On peut aller de Nice à Monaco par la Corniche, en
suivant la mer. Rien de plus joli que cette route taillée dans le roc, qui
contourne des golfes, passe sous des voûtes, court et circule dans le flanc de
la montagne au milieu d'un paysage admirable.
Voici Monaco sur son rocher, et, derrière,
Monte-Carlo... Chut!... Quand on aime le jeu, je comprends qu'on adore cette
jolie petite ville. Mais comme elle est morne et triste pour ceux qui ne jouent
point! On n'y trouve aucun
autre plaisir, aucune autre distraction.
Plus loin, c'est Menton, le point le plus chaud de
la côte et le plus fréquenté par les malades. Là, les oranges mûrissent et les poitrinaires guérissent.
Je prends
le train de nuit pour retourner
à Cannes.
Dans mon
wagon deux dames et un Marseillais
qui raconte obstinément des
drames de chemin de fer, des assassinats et des vols.
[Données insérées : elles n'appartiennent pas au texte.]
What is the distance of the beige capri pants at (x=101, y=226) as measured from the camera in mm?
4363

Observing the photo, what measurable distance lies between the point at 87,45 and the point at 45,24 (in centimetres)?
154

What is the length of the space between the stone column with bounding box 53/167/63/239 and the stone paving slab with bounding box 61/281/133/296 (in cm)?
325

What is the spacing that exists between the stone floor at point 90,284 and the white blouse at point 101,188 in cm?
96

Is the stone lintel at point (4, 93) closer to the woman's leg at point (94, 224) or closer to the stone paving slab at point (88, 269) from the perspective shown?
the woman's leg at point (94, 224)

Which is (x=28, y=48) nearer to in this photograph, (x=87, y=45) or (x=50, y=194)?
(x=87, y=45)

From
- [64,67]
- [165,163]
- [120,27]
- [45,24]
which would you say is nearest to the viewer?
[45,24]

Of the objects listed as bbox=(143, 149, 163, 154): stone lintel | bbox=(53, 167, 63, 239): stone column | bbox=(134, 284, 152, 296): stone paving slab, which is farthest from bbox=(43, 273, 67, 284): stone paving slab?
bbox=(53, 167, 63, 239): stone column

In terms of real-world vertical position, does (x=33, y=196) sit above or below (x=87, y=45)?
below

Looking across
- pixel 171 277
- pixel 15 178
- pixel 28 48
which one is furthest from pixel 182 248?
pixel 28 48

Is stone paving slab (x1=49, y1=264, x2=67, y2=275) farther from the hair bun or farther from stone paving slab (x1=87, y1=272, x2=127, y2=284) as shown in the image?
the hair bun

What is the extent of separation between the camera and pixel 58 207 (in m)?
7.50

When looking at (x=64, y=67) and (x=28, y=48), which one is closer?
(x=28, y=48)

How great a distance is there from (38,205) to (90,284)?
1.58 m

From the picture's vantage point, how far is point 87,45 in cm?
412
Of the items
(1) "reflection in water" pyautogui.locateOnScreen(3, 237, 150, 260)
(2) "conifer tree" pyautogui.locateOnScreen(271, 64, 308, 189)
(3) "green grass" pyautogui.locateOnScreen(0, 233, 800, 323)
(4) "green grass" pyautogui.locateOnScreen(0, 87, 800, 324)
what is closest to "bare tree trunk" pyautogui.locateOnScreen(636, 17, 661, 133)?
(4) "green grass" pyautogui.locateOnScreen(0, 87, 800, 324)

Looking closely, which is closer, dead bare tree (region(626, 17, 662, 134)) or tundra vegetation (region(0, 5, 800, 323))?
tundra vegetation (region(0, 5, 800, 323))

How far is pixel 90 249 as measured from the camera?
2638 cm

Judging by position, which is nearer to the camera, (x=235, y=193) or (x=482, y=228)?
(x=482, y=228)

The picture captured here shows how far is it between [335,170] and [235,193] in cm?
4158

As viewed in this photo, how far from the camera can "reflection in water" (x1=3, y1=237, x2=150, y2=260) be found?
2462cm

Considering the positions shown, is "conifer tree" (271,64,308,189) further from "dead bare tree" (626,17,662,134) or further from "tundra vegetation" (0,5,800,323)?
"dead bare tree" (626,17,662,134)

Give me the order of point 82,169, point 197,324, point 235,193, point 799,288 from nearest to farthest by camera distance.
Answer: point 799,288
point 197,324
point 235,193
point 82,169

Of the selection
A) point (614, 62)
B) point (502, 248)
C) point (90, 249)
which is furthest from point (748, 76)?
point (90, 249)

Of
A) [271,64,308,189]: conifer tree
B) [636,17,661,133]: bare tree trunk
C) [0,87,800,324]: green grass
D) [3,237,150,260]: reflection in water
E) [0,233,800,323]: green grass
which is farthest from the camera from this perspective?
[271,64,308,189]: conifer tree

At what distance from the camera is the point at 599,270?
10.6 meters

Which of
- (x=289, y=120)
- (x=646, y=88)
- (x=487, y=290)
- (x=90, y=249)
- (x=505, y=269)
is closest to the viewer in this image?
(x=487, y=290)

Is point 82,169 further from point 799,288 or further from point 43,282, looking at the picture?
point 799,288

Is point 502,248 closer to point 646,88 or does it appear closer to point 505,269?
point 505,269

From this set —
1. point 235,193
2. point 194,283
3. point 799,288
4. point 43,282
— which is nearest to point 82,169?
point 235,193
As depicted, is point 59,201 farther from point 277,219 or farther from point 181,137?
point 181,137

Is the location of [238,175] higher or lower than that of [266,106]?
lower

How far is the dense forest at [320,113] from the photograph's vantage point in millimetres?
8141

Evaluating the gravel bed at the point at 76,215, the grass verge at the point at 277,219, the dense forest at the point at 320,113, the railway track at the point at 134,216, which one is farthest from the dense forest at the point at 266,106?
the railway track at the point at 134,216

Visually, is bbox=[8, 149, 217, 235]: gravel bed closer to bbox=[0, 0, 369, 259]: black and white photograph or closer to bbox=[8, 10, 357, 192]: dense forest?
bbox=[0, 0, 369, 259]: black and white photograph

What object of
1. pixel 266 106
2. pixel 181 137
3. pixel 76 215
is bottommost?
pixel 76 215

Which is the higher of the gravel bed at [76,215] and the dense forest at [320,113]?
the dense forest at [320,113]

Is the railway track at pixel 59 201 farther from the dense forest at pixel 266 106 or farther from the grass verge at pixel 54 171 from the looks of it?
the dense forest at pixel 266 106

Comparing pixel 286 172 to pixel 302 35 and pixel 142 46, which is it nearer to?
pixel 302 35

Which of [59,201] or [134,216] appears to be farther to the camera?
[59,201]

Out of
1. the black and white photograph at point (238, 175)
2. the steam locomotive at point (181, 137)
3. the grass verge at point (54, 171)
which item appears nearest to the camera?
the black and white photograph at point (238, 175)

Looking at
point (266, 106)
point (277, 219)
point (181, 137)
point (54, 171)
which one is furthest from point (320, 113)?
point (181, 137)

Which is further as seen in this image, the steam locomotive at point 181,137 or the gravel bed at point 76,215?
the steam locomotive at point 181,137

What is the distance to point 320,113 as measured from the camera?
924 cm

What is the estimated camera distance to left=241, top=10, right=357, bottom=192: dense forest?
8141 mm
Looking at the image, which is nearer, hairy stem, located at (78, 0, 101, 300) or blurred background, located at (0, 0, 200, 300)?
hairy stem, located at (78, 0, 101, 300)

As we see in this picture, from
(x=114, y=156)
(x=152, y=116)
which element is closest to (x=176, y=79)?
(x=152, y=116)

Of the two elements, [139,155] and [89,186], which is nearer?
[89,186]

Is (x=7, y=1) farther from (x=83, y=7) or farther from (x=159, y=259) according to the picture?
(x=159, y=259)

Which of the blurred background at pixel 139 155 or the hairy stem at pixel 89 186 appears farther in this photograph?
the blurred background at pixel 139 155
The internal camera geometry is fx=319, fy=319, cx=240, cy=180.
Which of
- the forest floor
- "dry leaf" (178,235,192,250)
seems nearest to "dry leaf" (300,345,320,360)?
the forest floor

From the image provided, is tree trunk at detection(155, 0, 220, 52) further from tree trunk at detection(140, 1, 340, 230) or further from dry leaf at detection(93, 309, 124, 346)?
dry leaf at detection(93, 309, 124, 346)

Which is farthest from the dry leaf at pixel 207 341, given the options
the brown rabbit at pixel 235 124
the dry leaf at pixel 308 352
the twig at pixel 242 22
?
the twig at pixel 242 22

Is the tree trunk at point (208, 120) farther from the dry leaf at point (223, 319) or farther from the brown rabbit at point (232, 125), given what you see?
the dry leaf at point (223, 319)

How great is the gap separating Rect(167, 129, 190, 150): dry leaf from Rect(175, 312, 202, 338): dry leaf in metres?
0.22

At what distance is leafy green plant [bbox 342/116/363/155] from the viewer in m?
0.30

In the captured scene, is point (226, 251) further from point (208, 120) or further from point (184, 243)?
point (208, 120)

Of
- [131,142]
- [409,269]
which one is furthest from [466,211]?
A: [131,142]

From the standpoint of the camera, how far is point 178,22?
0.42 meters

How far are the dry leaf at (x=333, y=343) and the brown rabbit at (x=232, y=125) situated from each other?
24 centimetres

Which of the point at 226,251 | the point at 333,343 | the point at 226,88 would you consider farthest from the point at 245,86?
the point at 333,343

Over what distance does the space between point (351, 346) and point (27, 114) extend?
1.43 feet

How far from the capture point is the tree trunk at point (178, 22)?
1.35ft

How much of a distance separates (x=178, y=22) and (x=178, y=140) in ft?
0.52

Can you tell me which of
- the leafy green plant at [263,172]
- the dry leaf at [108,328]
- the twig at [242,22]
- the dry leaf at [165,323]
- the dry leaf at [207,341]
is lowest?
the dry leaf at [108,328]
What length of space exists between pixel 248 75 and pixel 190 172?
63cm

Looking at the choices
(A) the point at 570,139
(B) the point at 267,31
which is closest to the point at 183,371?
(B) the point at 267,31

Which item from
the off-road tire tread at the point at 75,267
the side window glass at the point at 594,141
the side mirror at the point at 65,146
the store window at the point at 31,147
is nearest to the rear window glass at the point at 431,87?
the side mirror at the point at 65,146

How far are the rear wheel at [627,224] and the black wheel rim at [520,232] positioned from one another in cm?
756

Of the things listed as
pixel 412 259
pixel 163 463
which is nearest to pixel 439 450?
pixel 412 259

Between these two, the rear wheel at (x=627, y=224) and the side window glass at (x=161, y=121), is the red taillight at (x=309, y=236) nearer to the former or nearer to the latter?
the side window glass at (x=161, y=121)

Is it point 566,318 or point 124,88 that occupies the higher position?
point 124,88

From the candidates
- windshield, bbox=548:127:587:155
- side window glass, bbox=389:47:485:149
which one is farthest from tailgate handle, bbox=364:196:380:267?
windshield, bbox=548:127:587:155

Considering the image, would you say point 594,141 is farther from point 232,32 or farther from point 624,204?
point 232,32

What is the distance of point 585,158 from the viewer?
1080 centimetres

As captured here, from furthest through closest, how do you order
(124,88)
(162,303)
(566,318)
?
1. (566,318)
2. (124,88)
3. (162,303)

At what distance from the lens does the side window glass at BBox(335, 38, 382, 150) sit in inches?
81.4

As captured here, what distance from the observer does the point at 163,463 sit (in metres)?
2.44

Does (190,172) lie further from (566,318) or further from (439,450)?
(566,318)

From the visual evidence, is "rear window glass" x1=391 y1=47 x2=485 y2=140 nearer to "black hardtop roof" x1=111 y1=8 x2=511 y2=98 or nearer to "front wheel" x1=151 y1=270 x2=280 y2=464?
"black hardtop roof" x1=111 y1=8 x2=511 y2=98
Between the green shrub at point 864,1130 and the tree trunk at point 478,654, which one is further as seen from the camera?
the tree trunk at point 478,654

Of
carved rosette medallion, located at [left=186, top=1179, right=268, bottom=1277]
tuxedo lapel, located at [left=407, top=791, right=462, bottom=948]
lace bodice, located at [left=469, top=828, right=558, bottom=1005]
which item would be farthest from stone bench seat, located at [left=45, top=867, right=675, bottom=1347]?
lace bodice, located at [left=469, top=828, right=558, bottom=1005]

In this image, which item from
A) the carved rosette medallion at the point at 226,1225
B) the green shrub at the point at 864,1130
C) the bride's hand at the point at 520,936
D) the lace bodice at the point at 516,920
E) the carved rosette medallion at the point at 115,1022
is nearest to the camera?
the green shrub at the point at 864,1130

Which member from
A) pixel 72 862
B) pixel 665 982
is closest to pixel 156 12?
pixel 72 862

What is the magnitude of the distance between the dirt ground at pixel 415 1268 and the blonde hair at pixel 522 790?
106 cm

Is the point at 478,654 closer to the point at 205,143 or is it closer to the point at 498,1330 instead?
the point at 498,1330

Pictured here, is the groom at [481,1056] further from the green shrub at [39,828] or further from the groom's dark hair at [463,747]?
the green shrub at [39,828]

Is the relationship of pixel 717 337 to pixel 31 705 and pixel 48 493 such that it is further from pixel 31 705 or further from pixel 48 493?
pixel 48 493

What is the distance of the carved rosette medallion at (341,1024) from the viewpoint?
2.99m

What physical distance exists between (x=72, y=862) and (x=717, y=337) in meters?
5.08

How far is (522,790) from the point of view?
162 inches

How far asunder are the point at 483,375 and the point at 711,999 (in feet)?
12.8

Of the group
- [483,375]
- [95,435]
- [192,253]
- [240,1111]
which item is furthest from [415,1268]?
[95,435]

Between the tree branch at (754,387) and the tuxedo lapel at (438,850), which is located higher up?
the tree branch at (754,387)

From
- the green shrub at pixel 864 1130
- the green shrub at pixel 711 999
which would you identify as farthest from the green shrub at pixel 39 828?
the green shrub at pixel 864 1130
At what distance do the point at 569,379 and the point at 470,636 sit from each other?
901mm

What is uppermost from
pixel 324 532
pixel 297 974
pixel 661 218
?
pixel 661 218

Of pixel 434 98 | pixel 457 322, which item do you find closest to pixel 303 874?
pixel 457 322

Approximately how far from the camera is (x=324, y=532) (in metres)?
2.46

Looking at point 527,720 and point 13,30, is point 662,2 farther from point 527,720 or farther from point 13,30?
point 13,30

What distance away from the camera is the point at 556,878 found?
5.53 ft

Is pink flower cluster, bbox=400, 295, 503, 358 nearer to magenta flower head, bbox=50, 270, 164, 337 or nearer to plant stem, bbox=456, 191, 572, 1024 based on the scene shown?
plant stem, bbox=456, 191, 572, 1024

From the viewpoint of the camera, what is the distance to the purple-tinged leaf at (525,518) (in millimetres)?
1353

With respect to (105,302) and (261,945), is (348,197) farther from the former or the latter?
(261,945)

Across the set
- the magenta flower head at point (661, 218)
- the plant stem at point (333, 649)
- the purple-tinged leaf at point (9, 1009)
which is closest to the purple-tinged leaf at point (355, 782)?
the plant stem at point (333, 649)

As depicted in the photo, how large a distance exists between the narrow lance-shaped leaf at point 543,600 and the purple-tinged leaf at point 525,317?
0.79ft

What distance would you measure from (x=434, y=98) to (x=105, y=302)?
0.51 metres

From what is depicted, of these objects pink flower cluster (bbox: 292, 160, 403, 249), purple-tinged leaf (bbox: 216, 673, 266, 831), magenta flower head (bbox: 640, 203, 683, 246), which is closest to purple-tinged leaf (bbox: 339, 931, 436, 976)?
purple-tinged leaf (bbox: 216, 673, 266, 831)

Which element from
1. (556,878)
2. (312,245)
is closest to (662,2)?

"... J'ai connu un Corse, Madame, qui s'en
venait à Paris avec son fils. Je parle de loin, c'était dans les premiers temps de la ligne
P.-L.-M. Je monte avec eux,
puisque nous étions amis,
et nous voici partis.
"Le fils, qui avait vingt ans,
n'en revenait pas de voir courir le convoi, et il
restait tout le temps penché
à la portière pour regarder. Son père lui disait sans cesse: "Hé! prends garde,
Mathéo, de te pencher trop, que tu pourrais te
faire mal." Mais le garçon ne répondait seulement point.
"Moi je
disais au père:
"Té, laisse-le
donc, si ça l'amuse."
"Mais le père reprenait:
"Allons, Mathéo, ne te
penche pas comme ca."
"Alors, comme le fils n'entendait
point, il le prit par son vêtement pour le
faire rentrer dans le
wagon, et il tira.
"Mais voilà que le
corps nous tomba sur les genoux. Il n'avait plus de tête, Madame... elle avait été coupée
par un tunnel. Et le cou ne saignait seulement
plus; tout avait coulé le
long de la route..."
Une des dames poussa un soupir, ferma les yeux,
et s'abattit vers sa voisine. Elle avait perdu connaissance...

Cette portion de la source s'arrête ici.